» Ziel der Übung
Beantworte die folgenden Fragen mithilfe des Textauszugs über Doping.
1. Wovor haben manche Informanten Angst?
2. Was wurde aus Gesprächen mit Leuten aus der Dopingszene über die Situation in Österreich erfahren?
3. Wie war die Berichterstattung bei den Spielen in Peking meist?

» Quellenauszug

Dazu wird hierzulande, in Österreich und auch in anderen Ländern eifrig recherchiert. Manche Informanten sind aber auch jetzt sehr zurückhaltend. Sie haben Angst vor Prozessen und öffentlichen Reaktionen. Andererseits haben wir aus Gesprächen mit Leuten aus der Dopingszene erfahren, dass sich die Situation in Österreich noch krasser darstellte, als wir glaubten. Wir sind auf dem richtigen Weg.
Auch in Peking war wenig von Doping zu hören. Warum?
Beweise für großflächiges Doping der Chinesen im Olympiajahr fehlen tatsächlich. Es gab aber zahlreiche Indizien, wie lax die Chinesen hinter den Propagandafassaden mit dem Thema umgehen. Und bei den Spielen selbst hatte die Berichterstattung unerfreuliche Ausschläge: Sie war meist entweder verharmlosend oder übertrieben. Da waren einerseits Kritikaster unterwegs und andererseits eine Masse von schweigenden Sportjournalisten. Das bezieht sich auf schreibende und elektronische Medien gleichermaßen. In Peking war deutlich zu sehen, wie groß der Graben zwischen diesen Lagern noch immer ist.

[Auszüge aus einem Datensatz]
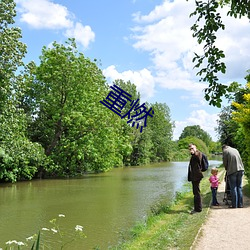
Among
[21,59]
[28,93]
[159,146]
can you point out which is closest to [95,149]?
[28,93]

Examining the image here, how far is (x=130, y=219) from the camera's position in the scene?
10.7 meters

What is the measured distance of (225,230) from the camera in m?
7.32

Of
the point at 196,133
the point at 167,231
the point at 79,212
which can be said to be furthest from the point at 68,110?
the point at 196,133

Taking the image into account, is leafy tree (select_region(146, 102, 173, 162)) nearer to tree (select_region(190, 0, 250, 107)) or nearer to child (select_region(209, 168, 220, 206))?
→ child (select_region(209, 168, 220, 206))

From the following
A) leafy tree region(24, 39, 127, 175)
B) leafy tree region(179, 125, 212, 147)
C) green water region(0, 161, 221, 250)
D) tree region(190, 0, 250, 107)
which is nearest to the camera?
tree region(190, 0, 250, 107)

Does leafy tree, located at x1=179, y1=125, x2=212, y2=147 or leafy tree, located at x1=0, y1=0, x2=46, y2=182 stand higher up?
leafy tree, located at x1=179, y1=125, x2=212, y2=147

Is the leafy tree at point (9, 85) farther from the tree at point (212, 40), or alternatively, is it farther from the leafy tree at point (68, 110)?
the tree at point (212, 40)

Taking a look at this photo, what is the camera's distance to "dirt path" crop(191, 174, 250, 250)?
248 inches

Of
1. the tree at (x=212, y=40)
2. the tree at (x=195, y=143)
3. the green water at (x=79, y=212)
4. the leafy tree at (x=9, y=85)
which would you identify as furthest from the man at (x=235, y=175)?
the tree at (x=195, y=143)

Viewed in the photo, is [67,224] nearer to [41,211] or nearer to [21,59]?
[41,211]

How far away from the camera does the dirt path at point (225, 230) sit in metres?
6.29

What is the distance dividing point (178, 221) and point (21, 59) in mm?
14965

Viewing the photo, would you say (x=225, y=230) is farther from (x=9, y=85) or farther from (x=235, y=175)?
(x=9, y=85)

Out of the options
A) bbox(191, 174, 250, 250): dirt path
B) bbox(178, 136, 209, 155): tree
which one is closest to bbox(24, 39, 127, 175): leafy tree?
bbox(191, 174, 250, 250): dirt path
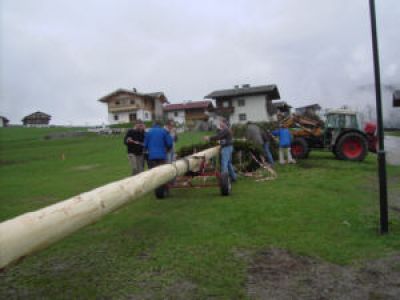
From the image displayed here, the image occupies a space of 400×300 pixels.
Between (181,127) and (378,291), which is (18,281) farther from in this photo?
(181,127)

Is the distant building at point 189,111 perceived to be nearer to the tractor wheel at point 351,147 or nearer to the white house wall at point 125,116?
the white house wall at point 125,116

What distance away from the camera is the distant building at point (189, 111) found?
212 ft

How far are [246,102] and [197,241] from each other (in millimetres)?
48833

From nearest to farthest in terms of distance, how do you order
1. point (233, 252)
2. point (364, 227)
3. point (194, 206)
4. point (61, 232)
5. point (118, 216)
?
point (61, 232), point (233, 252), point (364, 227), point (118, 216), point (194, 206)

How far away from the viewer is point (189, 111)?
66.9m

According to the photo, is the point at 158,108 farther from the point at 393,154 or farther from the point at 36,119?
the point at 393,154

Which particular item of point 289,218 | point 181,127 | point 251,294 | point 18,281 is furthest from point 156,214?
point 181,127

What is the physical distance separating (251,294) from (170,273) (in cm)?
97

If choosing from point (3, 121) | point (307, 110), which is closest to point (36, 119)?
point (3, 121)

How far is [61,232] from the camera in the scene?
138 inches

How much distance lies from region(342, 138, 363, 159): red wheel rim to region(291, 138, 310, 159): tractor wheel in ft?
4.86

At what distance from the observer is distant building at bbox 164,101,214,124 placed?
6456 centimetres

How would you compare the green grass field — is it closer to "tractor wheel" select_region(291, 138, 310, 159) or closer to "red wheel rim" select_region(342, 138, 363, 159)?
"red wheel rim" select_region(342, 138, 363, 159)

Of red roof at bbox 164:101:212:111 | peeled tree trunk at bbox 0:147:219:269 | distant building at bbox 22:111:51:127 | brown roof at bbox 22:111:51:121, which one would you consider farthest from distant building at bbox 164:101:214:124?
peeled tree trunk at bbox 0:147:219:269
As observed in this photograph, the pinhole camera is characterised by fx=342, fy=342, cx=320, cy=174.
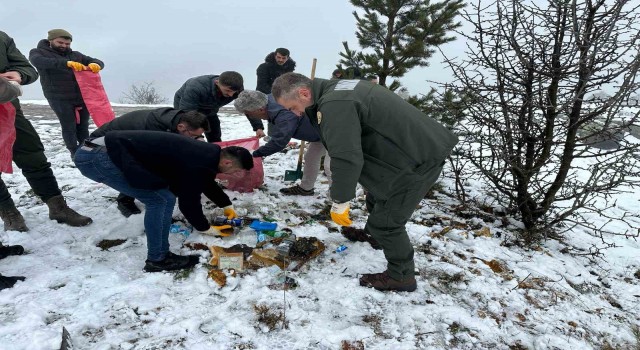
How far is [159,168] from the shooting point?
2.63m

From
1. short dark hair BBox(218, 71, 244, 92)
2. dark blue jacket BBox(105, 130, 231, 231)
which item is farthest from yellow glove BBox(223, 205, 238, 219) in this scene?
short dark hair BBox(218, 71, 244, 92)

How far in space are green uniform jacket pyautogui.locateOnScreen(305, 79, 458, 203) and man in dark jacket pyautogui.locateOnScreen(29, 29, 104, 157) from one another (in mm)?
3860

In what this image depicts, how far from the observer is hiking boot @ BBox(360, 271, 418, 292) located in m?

» Die Lösung
1. Sie haben Angst vor Prozessen und öffentlichen Reaktionen.
2. Die Situation in Österreich stellte sich noch krasser dar, als man glaubte.
3. Sie war meist entweder verharmlosend oder übertrieben.